>> BEGIN RECORDED INFORMATION
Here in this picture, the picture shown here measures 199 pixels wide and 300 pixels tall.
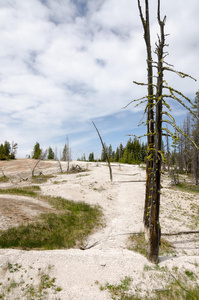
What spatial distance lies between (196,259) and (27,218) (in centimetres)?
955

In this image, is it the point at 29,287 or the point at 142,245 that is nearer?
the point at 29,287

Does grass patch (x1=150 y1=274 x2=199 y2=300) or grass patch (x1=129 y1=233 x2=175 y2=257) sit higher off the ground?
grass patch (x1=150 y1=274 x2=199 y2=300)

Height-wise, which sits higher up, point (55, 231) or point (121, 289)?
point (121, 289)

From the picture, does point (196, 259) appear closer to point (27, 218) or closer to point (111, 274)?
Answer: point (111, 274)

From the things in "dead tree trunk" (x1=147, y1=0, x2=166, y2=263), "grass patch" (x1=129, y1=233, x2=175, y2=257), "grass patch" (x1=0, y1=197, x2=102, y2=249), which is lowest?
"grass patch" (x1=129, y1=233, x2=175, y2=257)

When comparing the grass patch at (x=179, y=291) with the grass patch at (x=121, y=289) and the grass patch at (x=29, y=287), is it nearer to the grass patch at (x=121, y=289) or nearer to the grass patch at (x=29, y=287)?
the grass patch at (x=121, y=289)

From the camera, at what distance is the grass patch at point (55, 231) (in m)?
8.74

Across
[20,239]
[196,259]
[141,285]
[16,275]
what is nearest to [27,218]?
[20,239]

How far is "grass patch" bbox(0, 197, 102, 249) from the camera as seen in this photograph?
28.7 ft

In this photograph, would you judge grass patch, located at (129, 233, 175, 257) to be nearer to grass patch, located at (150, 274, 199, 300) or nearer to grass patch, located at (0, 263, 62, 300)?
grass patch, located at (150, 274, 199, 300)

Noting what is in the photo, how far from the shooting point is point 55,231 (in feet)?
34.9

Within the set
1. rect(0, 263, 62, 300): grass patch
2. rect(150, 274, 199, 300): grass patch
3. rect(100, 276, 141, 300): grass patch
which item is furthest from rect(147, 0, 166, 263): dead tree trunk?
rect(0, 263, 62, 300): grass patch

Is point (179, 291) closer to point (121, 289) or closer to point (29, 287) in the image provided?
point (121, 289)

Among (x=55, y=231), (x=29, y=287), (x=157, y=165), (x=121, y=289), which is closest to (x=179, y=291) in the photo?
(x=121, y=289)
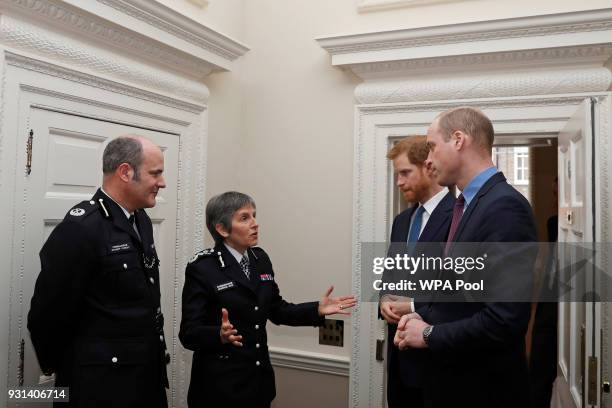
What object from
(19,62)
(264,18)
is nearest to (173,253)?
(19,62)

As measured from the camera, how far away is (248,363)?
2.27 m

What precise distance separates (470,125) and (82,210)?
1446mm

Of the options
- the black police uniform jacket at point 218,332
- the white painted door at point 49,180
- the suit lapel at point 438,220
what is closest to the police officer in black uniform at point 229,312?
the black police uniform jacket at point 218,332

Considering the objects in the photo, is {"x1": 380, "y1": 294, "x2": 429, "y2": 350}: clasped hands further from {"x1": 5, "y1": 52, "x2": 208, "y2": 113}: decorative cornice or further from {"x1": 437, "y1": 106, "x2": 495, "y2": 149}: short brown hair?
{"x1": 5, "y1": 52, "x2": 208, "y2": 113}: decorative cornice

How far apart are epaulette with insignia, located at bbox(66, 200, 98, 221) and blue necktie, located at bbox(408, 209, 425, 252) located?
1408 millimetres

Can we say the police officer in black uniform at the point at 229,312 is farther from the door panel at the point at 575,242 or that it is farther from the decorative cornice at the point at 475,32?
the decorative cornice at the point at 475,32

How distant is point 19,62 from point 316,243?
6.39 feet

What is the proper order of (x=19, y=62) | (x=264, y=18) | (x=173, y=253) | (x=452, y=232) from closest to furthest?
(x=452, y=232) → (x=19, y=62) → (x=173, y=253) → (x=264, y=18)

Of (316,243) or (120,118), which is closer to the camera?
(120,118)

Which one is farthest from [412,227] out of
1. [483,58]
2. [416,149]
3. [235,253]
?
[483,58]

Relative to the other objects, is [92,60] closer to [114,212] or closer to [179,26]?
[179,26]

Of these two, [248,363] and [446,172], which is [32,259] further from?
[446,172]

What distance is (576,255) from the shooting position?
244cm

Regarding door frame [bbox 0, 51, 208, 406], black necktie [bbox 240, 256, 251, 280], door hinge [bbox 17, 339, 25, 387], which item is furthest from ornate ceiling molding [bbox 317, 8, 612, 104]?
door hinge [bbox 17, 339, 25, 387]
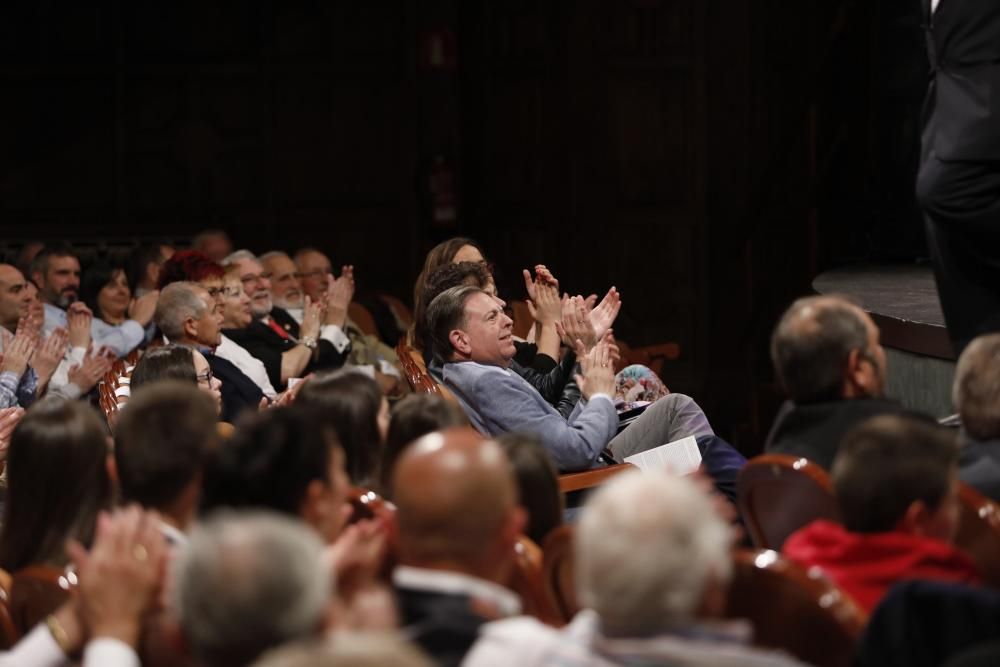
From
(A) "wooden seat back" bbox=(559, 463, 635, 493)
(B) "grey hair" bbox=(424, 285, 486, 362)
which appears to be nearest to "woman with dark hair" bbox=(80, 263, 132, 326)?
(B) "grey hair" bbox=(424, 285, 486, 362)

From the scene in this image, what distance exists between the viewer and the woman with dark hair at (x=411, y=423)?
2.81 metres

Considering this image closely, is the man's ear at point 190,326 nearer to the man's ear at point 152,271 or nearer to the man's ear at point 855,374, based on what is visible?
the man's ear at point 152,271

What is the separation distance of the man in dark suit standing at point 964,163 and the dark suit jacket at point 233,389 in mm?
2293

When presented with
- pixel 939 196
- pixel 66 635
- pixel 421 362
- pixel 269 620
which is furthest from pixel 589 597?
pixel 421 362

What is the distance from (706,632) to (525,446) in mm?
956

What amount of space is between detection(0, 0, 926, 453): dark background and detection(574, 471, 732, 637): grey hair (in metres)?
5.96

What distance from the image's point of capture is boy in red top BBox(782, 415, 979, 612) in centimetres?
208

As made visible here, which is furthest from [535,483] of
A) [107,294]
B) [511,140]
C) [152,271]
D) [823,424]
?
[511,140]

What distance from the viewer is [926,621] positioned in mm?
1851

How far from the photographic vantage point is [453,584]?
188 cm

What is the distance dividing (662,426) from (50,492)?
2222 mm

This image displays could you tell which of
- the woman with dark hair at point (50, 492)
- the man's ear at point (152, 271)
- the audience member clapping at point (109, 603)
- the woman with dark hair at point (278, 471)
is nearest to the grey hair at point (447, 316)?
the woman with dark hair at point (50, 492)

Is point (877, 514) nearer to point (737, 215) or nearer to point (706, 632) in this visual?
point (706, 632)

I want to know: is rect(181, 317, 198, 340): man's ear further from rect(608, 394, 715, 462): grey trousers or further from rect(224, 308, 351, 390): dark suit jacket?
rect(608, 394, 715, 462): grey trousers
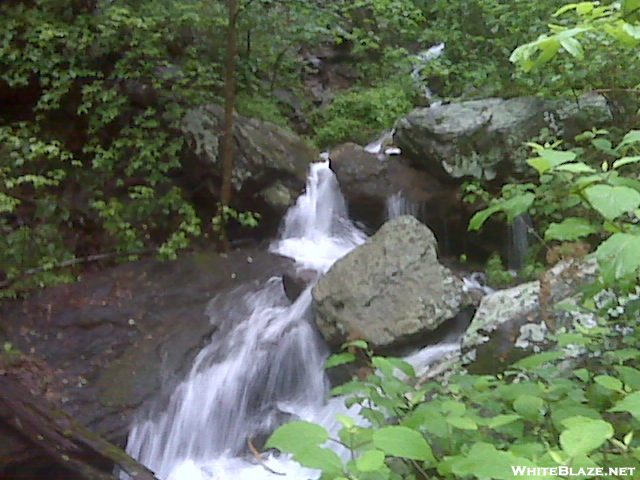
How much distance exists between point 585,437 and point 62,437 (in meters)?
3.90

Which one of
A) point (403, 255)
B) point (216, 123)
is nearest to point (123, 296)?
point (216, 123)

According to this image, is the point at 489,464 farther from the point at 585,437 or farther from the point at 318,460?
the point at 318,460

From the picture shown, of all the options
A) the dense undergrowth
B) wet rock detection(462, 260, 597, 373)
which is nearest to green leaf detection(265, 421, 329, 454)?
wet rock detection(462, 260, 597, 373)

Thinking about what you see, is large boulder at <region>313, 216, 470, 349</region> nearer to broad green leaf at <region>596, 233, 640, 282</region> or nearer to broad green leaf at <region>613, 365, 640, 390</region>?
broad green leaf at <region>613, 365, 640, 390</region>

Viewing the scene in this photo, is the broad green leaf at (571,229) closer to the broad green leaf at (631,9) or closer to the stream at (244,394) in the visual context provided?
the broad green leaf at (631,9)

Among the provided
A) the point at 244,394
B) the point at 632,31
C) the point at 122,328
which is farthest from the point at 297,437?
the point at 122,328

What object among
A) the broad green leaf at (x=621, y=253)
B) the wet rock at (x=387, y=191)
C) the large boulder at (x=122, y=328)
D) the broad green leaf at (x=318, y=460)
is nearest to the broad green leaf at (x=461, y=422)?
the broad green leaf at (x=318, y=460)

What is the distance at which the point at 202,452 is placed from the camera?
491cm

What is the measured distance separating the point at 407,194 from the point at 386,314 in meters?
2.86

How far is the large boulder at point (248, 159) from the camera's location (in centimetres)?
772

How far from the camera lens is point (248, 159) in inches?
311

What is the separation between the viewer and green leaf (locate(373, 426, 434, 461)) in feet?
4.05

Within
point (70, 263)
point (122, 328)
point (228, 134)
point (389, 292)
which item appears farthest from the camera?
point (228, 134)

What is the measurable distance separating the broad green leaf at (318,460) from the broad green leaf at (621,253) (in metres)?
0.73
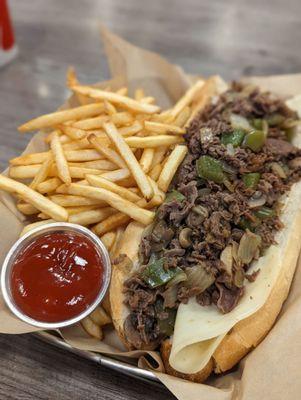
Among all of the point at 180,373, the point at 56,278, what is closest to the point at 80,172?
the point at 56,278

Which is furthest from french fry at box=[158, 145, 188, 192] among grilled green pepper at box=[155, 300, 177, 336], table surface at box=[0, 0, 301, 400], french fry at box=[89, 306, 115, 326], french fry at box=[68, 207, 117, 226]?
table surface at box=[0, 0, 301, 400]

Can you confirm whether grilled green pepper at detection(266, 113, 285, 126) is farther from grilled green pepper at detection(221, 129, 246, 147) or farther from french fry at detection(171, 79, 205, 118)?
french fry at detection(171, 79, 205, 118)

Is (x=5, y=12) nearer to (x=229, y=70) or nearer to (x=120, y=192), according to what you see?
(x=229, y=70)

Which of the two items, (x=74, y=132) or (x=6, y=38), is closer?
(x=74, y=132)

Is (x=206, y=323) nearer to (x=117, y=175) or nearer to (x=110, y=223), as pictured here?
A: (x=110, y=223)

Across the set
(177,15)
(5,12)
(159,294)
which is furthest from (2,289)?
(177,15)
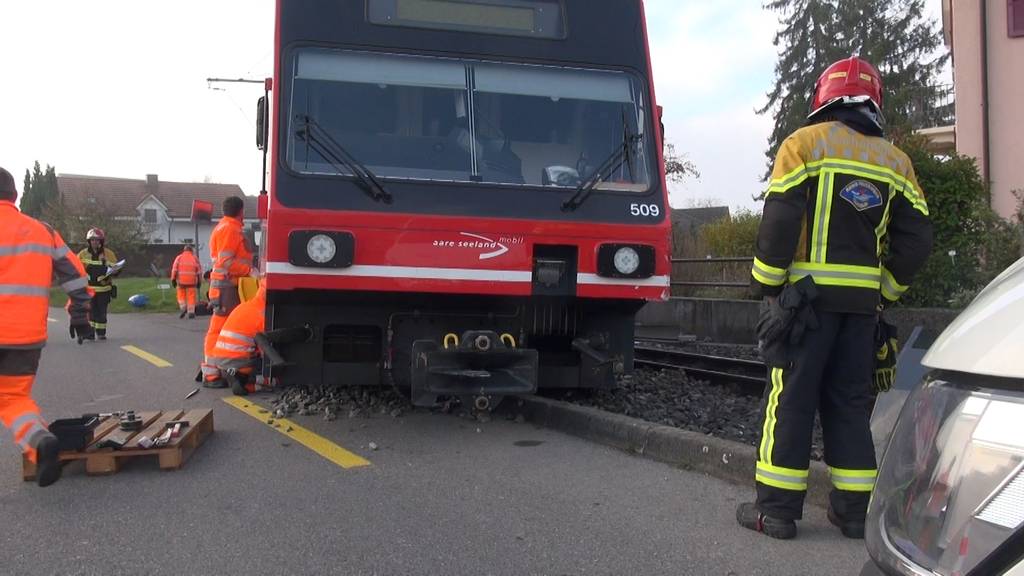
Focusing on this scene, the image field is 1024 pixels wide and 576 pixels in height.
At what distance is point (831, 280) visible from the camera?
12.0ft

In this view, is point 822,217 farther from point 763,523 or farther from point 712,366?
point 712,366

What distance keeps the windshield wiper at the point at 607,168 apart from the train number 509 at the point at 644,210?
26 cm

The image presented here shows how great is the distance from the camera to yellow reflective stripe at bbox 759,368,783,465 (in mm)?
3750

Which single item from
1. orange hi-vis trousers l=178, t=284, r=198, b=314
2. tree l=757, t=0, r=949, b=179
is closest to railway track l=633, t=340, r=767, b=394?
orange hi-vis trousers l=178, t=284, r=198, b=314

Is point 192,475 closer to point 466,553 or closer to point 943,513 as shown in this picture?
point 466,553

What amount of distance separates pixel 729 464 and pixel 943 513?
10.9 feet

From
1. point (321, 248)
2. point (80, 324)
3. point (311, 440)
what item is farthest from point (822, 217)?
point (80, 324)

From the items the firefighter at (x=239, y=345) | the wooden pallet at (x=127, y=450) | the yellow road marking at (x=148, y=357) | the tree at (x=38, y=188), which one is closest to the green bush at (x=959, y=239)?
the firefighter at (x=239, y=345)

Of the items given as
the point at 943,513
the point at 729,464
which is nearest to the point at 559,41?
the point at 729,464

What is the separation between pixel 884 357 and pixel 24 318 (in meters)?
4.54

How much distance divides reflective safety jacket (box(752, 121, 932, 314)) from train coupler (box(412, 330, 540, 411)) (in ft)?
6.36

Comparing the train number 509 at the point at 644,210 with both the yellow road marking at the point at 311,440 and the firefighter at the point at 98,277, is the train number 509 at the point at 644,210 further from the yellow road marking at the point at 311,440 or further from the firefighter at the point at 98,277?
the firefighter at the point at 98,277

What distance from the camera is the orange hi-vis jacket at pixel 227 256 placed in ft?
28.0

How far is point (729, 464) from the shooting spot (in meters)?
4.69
>> END RECORDED INFORMATION
§ WRITTEN INSTRUCTION: Repeat, without change, each line of the data above from the one that contains "From the items" through the final line, counting both.

§ RESPONSE:
From the items the firefighter at (x=239, y=345) | the wooden pallet at (x=127, y=450) | the yellow road marking at (x=148, y=357) | the tree at (x=38, y=188), which one is closest to the green bush at (x=959, y=239)?
the firefighter at (x=239, y=345)

Of the items given as
the point at 943,513
the point at 729,464
which is nearest to the point at 559,41?
the point at 729,464

What is the separation between pixel 884 357 and pixel 24 318 (in meters)?
4.54

How much distance divides reflective safety jacket (box(752, 121, 932, 314)) from train coupler (box(412, 330, 540, 411)) (in ft)?
6.36

Comparing the train number 509 at the point at 644,210 with both the yellow road marking at the point at 311,440 and the firefighter at the point at 98,277, is the train number 509 at the point at 644,210 further from the yellow road marking at the point at 311,440 or further from the firefighter at the point at 98,277?
the firefighter at the point at 98,277

What distance from the camera is the orange hi-vis jacket at pixel 227 256 placed in ft?
28.0

How far is point (729, 464) from the shooting spot (in meters)?
4.69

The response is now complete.